* [TEXT PASSAGE]
Ian Craney

Personal information
- Full name: Ian Thomas William Craney
- Date of birth: 21 July 1982 (age 43)
- Place of birth: Liverpool, England
- Position: Midfielder

Youth career
- 1995–2001: Everton

Senior career*
- Years: Team / Apps / (Gls)
- 2001–2004: Altrincham / 166 / (37)
- 2004–2007: Accrington Stanley / 94 / (28)
- 2006–2007: → Swansea City (loan) / 8 / (0)
- 2007–2008: Swansea City / 20 / (0)
- 2007–2008: → Accrington Stanley (loan) / 13 / (3)
- 2008: Accrington Stanley / 23 / (6)
- 2008–2010: Huddersfield Town / 34 / (5)
- 2009–2010: → Morecambe (loan) / 16 / (2)
- 2010–2011: Fleetwood Town / 19 / (3)
- 2010–2011: → Accrington Stanley (loan) / 3 / (0)
- 2011–2012: Accrington Stanley / 41 / (8)
- 2012–2013: Rochdale / 6 / (0)
- 2013: AFC Telford United / 11 / (1)
- 2013–2014: Stockport County / 7 / (0)
- 2014: → Stafford Rangers (loan)
- 2014–15: Conwy Borough
- Total:  / 461 / (93)

International career
- England C

= Ian Craney =

English footballer

Ian Thomas William Craney (born 21 July 1982) is an English former professional footballer who played as a midfielder. He was most recently a first-team coach at Ipswich Town.

He had five spells with Accrington Stanley during his career, the latest ending at the end of the 2011–12 season. He also played in the Football League with Swansea City, Huddersfield Town, Morecambe and Rochdale, as well as spells in non-League football with Altrincham and Fleetwood Town.

==Playing career==

=== Early career ===
After starting his career as a junior at Everton, he got his first break in senior football at Northern Premier League side Altrincham, where he made his first-team debut in September 2000. During his time at Altrincham, he scored 40 goals in 214 matches, and won the club's Player of the Season award for both the 2002–03 and 2003–04 seasons.

=== Accrington Stanley ===
He joined Accrington Stanley in June 2004 on a two year-deal with an option for a further year. The transfer fee was £15,000, plus a further £2,500 after twenty appearances and a 50% sell-on clause. He was part of the Stanley team which won the Conference National title in 2005–06, gaining promotion to the Football League.

Whilst at Accrington, he played for the England National Game XI.

=== Swansea City ===
On 23 November 2006, Craney joined Swansea City on loan until the end of December "with a view to a permanent move". After 8 appearances on loan at Swansea, he joined the club permanently on 9 January 2007 for a fee of £150,000, and signed a two-and-a-half year contract. He played 31 times in total for the club.

=== Return to Accrington Stanley ===
Craney returned to Accrington Stanley on a three-month loan on 25 September 2007, though game time was limited by a hamstring injury and he was recalled by Swansea on 1 November, having made just 3 appearances. However he returned on loan to Accrington two days later, and re-signed for Accrington permanently on 4 January 2008, for a club record £85,000 fee, agreeing a three-and-a-half year deal. He scored 8 times in 34 matches in total for Accrington across the 2007–08 season.

* [TASK LIST]
• 1. In the Ian Craney biography, what fee did Swansea City pay to sign him permanently?
• 2. Echo the Ian Craney biography word for word, from "Youth career" up to and including "Town / 34 / (5)".

* [LISTING]
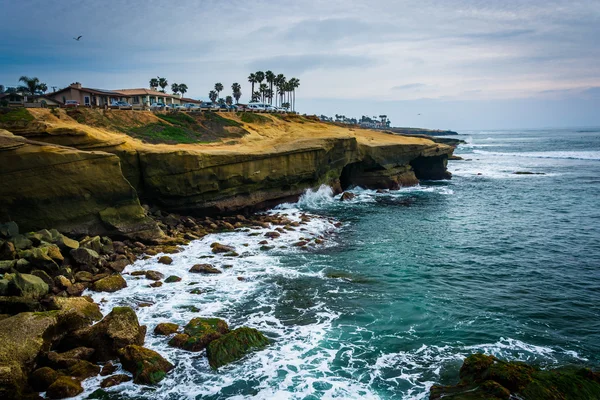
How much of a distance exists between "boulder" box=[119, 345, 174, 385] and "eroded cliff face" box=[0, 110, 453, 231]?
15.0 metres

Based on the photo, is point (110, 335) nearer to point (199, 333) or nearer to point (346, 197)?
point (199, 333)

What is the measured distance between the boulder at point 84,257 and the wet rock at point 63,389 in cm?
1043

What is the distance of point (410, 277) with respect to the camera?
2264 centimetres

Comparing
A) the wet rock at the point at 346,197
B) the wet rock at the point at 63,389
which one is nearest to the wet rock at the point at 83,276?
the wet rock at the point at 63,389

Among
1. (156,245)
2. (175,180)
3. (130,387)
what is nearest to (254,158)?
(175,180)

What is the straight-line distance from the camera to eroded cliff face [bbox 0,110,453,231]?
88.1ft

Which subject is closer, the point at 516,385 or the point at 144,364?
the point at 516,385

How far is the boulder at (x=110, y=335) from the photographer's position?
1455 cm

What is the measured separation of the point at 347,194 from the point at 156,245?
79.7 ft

---

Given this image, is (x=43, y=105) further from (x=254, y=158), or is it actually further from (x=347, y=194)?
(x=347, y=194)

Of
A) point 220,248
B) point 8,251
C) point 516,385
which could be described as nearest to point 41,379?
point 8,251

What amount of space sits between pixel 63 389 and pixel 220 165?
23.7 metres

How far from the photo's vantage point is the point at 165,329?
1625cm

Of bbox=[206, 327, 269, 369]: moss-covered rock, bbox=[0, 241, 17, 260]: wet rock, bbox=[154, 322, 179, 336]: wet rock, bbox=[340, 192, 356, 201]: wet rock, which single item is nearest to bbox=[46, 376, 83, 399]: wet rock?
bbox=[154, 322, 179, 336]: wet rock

--

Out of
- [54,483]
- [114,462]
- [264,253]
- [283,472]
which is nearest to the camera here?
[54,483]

* [SOLUTIONS TO THE EXERCISE]
• 1. £150,000

• 2.
Youth career
- 1995–2001: Everton

Senior career*
- Years: Team / Apps / (Gls)
- 2001–2004: Altrincham / 166 / (37)
- 2004–2007: Accrington Stanley / 94 / (28)
- 2006–2007: → Swansea City (loan) / 8 / (0)
- 2007–2008: Swansea City / 20 / (0)
- 2007–2008: → Accrington Stanley (loan) / 13 / (3)
- 2008: Accrington Stanley / 23 / (6)
- 2008–2010: Huddersfield Town / 34 / (5)